Beyond Correctness: Testing Code Quality with AI Evals

Most AI coding evals test one thing: does it work? Does the code run, do the tests pass, is the output correct?

That’s a necessary bar — but it’s not sufficient. Plenty of code that “works” is a maintenance nightmare. It’s coupled, untestable, and quietly racking up technical debt. The question I’ve been sitting with lately: can we test whether an AI agent writes code that’s actually good?

Over the past few weeks I’ve been expanding gptme’s behavioral eval suite.
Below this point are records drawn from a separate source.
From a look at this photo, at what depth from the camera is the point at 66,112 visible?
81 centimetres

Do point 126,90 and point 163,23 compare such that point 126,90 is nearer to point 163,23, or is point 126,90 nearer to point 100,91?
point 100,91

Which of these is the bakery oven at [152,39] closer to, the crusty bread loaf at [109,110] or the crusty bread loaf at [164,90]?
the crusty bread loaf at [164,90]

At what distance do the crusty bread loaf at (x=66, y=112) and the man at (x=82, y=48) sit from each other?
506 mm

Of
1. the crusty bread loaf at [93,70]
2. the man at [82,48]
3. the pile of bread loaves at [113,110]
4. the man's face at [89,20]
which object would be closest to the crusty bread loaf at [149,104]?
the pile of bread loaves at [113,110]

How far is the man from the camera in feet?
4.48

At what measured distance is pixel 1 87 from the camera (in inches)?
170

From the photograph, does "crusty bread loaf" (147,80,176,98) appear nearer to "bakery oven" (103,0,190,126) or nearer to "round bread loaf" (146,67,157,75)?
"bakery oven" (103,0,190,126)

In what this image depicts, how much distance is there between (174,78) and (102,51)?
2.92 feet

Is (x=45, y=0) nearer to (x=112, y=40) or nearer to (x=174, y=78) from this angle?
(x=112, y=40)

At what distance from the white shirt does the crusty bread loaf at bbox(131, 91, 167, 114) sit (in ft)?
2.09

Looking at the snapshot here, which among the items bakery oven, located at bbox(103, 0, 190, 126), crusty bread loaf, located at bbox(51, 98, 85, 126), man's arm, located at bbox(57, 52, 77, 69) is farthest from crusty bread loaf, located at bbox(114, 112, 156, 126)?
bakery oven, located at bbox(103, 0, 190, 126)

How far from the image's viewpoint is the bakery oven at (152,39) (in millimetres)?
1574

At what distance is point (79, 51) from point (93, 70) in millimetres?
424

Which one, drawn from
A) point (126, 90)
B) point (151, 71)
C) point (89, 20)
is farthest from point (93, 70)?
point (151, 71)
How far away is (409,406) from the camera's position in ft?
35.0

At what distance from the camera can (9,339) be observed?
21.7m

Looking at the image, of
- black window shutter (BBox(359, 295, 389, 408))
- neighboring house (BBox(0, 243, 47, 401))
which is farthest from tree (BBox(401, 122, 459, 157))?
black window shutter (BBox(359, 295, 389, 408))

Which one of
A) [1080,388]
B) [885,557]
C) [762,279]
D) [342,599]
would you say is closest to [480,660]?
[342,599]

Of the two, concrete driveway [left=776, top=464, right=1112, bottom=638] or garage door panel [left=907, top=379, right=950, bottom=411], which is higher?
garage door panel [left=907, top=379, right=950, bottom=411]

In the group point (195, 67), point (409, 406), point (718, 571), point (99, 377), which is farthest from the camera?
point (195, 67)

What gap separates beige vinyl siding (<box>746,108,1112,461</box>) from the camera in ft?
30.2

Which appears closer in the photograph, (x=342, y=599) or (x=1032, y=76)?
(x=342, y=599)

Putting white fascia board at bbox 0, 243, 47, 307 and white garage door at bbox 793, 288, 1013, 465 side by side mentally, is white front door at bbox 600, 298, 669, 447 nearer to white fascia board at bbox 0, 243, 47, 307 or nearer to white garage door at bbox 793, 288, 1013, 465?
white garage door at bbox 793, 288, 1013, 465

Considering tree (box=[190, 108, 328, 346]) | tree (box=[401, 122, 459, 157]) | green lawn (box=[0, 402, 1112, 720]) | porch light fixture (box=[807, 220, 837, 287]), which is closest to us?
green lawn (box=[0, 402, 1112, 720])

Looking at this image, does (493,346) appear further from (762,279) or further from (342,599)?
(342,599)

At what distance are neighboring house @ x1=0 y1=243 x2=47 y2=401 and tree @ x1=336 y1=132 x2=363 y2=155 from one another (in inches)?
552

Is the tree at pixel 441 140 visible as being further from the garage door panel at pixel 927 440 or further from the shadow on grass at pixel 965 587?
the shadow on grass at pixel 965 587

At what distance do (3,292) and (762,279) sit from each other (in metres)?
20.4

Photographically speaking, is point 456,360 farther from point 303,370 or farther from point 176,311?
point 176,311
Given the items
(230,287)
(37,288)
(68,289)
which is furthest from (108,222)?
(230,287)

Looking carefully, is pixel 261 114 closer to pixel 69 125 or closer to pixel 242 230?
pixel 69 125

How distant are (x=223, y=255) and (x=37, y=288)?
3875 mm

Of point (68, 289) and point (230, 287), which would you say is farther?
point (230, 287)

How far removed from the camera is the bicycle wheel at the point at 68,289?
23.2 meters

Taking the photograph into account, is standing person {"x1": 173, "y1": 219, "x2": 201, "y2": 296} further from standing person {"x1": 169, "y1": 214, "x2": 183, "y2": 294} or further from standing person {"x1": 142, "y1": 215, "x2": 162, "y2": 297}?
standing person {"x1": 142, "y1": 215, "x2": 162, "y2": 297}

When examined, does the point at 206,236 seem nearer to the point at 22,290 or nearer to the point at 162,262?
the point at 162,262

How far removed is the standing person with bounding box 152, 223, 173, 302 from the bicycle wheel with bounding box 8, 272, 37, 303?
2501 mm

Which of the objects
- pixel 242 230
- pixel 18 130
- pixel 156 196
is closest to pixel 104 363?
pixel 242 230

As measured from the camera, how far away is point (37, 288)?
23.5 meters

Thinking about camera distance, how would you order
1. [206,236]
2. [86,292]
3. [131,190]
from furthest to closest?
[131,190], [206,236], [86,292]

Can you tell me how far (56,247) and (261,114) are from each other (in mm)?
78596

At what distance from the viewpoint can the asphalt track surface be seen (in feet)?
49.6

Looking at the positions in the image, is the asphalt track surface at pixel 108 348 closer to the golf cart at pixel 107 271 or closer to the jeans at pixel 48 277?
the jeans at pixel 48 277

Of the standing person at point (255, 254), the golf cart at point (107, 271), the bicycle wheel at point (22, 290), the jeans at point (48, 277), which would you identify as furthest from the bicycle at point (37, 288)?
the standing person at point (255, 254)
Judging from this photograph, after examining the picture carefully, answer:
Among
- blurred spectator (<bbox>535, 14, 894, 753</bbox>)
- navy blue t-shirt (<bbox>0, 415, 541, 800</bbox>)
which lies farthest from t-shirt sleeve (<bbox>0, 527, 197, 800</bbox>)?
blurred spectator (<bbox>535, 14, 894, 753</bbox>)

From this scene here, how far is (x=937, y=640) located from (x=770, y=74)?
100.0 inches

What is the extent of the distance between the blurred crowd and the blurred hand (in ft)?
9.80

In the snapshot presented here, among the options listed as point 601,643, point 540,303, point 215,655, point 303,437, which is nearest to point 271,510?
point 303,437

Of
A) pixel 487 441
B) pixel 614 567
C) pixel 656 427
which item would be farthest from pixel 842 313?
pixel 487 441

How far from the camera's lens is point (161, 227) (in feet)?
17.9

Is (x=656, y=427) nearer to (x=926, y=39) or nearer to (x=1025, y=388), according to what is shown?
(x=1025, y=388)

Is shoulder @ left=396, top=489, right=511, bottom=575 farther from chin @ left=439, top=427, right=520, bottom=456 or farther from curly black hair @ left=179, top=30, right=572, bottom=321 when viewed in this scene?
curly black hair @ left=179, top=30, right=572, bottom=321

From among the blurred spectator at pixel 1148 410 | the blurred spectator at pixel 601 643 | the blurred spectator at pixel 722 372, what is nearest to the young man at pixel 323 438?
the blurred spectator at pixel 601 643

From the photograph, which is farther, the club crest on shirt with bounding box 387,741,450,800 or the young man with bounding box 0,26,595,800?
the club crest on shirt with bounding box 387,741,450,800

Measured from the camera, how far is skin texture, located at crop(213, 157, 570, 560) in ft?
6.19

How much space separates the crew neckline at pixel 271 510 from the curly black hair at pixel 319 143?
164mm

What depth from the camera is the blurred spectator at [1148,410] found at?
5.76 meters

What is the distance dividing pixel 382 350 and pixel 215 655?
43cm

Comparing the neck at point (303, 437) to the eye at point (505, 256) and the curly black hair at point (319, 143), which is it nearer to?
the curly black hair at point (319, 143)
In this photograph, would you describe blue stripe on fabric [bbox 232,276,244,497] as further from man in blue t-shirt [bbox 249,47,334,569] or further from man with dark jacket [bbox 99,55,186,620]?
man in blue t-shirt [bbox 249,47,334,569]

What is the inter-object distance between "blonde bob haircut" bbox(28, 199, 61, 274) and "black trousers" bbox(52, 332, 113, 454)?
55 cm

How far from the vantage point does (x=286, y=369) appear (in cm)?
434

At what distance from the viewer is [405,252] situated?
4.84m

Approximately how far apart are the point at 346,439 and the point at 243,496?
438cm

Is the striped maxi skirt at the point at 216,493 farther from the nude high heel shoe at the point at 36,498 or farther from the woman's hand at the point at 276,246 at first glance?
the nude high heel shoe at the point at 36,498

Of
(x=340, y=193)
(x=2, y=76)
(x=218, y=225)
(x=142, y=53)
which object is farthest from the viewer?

We’re at 17 scenarios now, and the most recent two took a deliberate step in a new direction: testing not whether the agent produces correct output, but whether it recognizes and fixes specific code quality anti-patterns.

The anti-pattern that broke our testability eval

Here’s the scenario. An agent is given this function:

def generate_report(filepath):
    """Generate summary statistics from a CSV file."""
    rows = []
    with open(filepath, newline="") as f:
        reader = csv.DictReader(f)
        for row in reader:
            rows.append(row)

    scores = [int(r["score"]) for r in rows]
    hours = [float(r["hours"]) for r in rows]

    return {
        "total_rows": len(rows),
        "score_average": round(sum(scores) / len(scores), 2),
        # ... more stats
    }

And an empty test file with this comment:

# Tests for report.py
# Currently empty — the generate_report function reads files directly,
# making it hard to test without creating CSV fixtures.

The task: refactor report.py so the statistics computation can be tested without touching the filesystem, then write those tests.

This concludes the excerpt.